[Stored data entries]
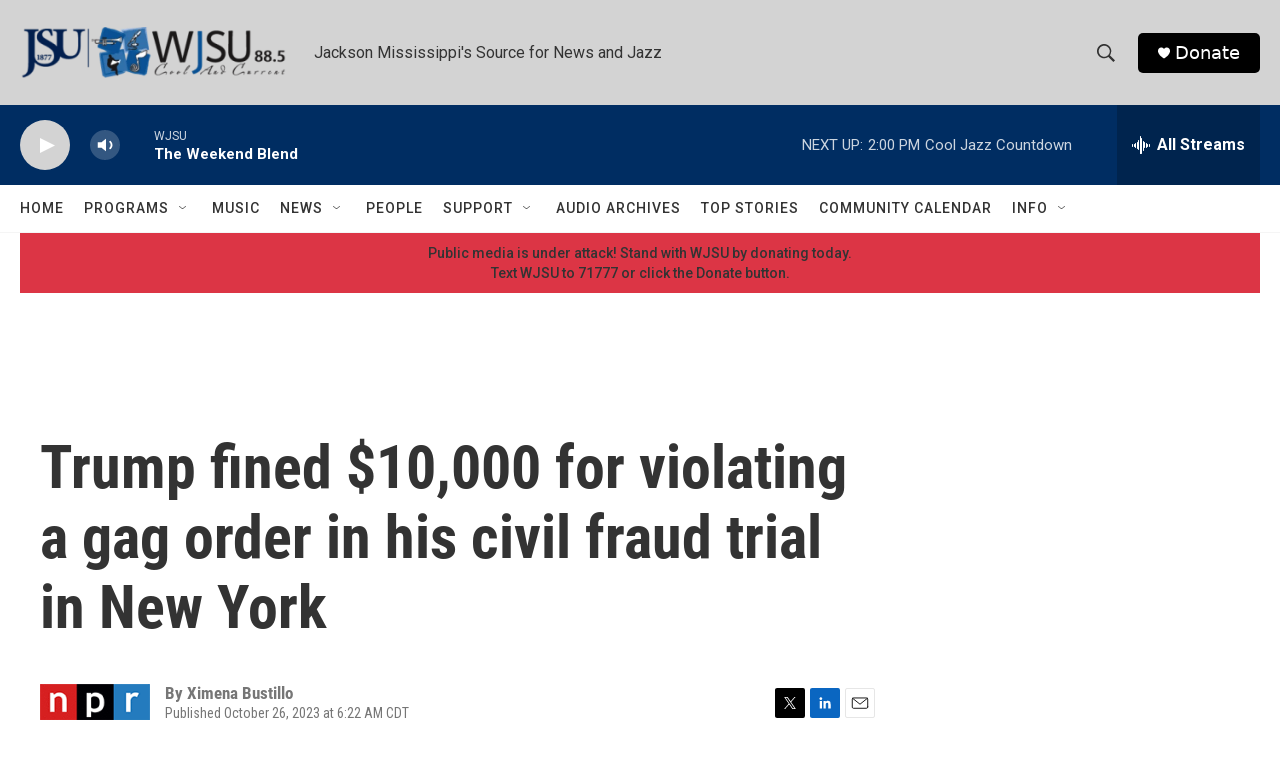

--- FILE ---
content_type: text/html; charset=utf-8
request_url: https://www.google.com/recaptcha/api2/aframe
body_size: 266
content:
<!DOCTYPE HTML><html><head><meta http-equiv="content-type" content="text/html; charset=UTF-8"></head><body><script nonce="c-OtdYthzlCVzdDDBTvvCQ">/** Anti-fraud and anti-abuse applications only. See google.com/recaptcha */ try{var clients={'sodar':'https://pagead2.googlesyndication.com/pagead/sodar?'};window.addEventListener("message",function(a){try{if(a.source===window.parent){var b=JSON.parse(a.data);var c=clients[b['id']];if(c){var d=document.createElement('img');d.src=c+b['params']+'&rc='+(localStorage.getItem("rc::a")?sessionStorage.getItem("rc::b"):"");window.document.body.appendChild(d);sessionStorage.setItem("rc::e",parseInt(sessionStorage.getItem("rc::e")||0)+1);localStorage.setItem("rc::h",'1768667452097');}}}catch(b){}});window.parent.postMessage("_grecaptcha_ready", "*");}catch(b){}</script></body></html>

▶ _EXERCISE DIRECTIONS_
Could you set down every entry above exactly as it stands, with no images?

▶ _REPLY_
--- FILE ---
content_type: text/html; charset=utf-8
request_url: https://www.google.com/recaptcha/api2/aframe
body_size: 266
content:
<!DOCTYPE HTML><html><head><meta http-equiv="content-type" content="text/html; charset=UTF-8"></head><body><script nonce="c-OtdYthzlCVzdDDBTvvCQ">/** Anti-fraud and anti-abuse applications only. See google.com/recaptcha */ try{var clients={'sodar':'https://pagead2.googlesyndication.com/pagead/sodar?'};window.addEventListener("message",function(a){try{if(a.source===window.parent){var b=JSON.parse(a.data);var c=clients[b['id']];if(c){var d=document.createElement('img');d.src=c+b['params']+'&rc='+(localStorage.getItem("rc::a")?sessionStorage.getItem("rc::b"):"");window.document.body.appendChild(d);sessionStorage.setItem("rc::e",parseInt(sessionStorage.getItem("rc::e")||0)+1);localStorage.setItem("rc::h",'1768667452097');}}}catch(b){}});window.parent.postMessage("_grecaptcha_ready", "*");}catch(b){}</script></body></html>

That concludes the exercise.